Requirement – Return every line from the records below in which the word "iradelvalle" is found.

Input –
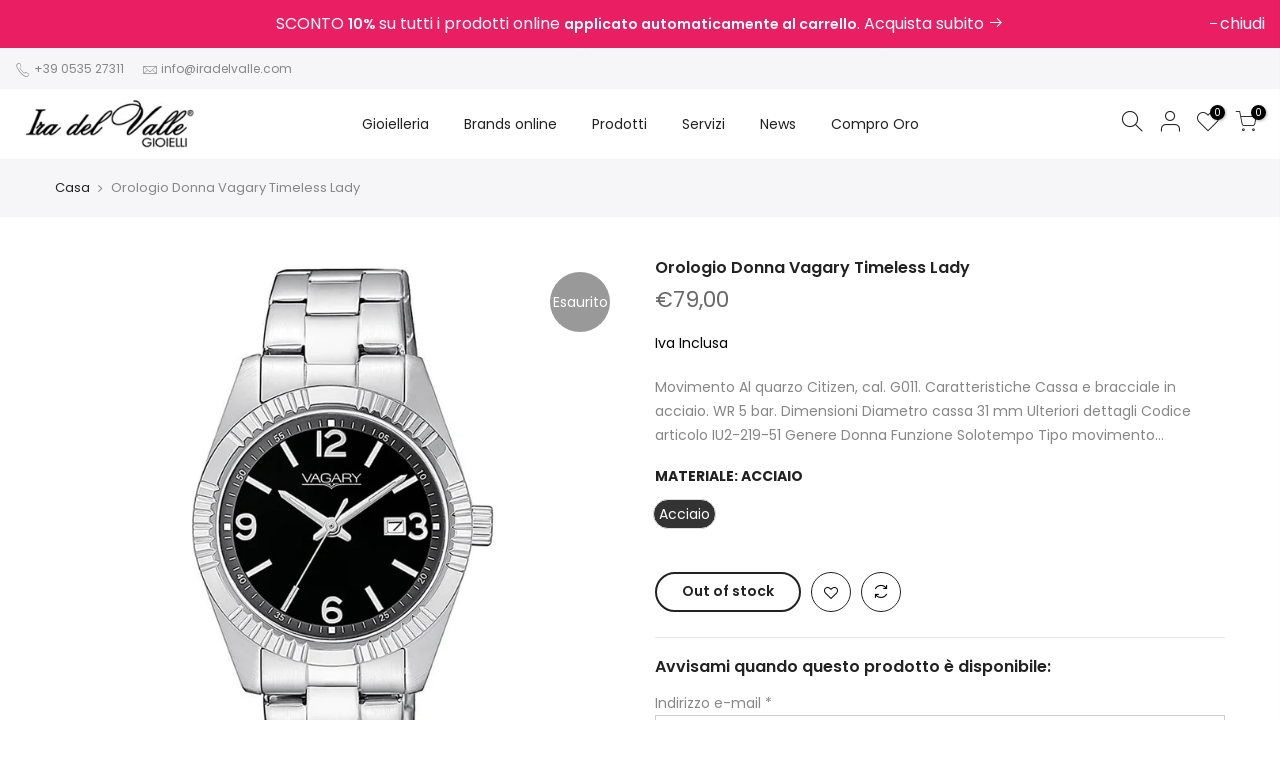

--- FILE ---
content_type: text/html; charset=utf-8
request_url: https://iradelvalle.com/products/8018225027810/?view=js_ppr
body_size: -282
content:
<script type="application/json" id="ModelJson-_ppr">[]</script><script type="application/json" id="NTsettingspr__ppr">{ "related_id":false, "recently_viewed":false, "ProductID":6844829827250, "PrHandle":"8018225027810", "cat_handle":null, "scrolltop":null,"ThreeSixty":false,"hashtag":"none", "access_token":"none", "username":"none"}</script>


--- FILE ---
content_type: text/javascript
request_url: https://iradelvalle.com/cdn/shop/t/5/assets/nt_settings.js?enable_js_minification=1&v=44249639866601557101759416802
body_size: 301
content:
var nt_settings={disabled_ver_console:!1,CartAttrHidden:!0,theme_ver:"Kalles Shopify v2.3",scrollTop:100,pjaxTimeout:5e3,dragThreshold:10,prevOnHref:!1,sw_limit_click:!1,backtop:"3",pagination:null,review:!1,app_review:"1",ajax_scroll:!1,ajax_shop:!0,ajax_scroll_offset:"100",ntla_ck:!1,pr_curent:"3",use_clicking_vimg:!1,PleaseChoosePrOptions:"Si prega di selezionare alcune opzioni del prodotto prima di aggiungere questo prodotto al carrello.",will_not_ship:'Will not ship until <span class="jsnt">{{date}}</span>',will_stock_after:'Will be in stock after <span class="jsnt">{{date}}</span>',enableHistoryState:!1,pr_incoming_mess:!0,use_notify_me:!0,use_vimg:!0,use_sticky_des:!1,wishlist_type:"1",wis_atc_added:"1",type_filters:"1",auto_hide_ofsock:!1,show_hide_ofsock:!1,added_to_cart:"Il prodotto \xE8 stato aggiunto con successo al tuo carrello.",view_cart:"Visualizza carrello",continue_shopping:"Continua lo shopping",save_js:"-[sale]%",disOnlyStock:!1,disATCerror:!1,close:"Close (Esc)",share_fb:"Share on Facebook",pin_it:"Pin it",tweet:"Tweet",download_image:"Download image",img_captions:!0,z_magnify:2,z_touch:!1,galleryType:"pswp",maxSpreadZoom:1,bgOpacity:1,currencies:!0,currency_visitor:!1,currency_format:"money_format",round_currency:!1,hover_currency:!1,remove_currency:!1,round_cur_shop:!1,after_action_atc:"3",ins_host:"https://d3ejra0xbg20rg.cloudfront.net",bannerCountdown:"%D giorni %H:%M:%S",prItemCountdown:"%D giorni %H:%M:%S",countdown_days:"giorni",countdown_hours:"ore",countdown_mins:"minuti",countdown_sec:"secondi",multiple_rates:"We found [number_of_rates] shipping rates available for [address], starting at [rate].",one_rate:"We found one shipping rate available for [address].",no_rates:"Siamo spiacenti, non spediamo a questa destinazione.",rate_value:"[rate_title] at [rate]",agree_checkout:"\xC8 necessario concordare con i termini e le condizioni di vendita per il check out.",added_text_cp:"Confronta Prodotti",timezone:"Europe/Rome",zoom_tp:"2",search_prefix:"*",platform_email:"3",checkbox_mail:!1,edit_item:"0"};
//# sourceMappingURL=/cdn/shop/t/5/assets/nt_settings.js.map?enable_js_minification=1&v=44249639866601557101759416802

--

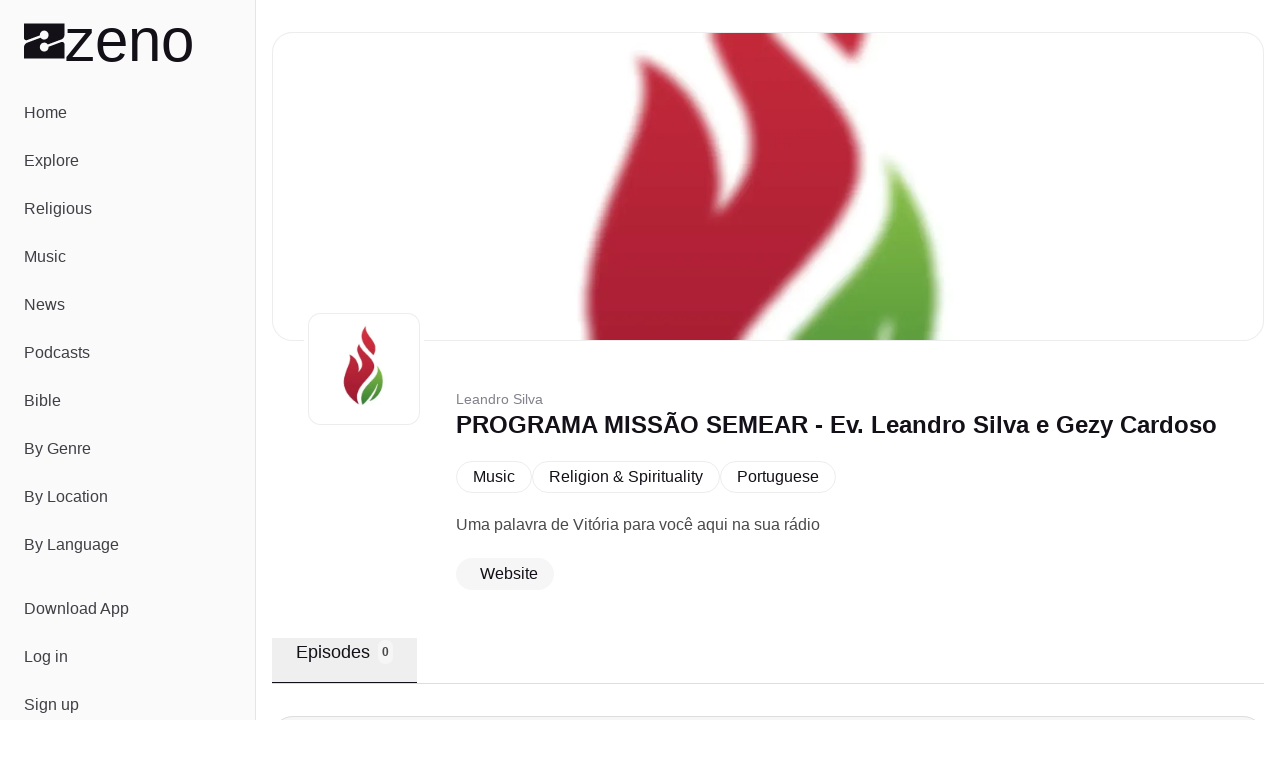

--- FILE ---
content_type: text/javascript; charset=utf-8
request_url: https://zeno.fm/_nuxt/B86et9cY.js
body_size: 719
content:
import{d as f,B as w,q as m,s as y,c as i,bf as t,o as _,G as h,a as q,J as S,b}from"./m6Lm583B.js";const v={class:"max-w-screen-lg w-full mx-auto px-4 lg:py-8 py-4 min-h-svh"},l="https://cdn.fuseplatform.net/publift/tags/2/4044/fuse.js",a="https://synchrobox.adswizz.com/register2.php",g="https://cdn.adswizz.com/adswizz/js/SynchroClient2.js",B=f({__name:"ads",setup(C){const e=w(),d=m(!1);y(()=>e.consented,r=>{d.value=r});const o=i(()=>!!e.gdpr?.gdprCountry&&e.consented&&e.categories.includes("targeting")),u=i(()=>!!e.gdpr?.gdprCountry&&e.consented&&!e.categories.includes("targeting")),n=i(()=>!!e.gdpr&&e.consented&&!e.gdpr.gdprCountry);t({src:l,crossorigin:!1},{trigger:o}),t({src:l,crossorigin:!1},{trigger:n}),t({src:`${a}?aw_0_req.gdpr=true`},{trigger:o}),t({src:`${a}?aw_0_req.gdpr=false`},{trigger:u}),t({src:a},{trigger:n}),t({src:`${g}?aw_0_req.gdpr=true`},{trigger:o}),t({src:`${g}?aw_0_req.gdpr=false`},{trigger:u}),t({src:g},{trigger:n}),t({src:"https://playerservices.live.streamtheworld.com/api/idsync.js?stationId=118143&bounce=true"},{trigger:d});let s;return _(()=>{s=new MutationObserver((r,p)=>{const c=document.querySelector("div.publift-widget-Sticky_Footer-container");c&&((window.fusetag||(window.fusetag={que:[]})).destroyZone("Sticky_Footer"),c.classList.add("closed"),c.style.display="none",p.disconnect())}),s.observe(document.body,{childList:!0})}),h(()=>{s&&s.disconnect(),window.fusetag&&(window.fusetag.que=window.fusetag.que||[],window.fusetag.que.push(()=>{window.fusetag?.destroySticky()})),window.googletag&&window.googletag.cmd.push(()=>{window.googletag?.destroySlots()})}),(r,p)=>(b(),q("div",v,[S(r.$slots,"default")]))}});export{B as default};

---

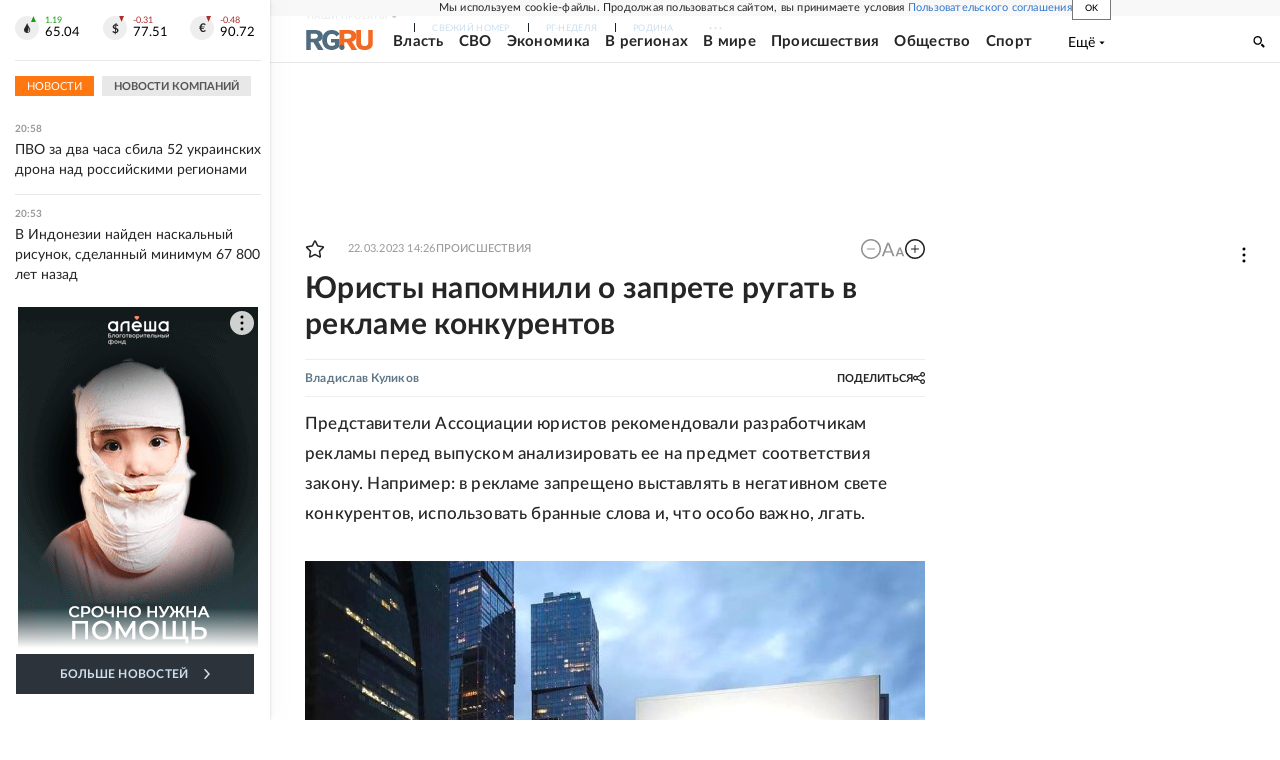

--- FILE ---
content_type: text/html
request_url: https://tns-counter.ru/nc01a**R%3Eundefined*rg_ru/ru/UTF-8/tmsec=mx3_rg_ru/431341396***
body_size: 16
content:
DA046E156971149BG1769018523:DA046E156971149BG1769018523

Task output –
request_url: https://iradelvalle.com/products/8018225027810/?view=js_ppr
request_url: https://iradelvalle.com/cdn/shop/t/5/assets/nt_settings.js?enable_js_minification=1&v=44249639866601557101759416802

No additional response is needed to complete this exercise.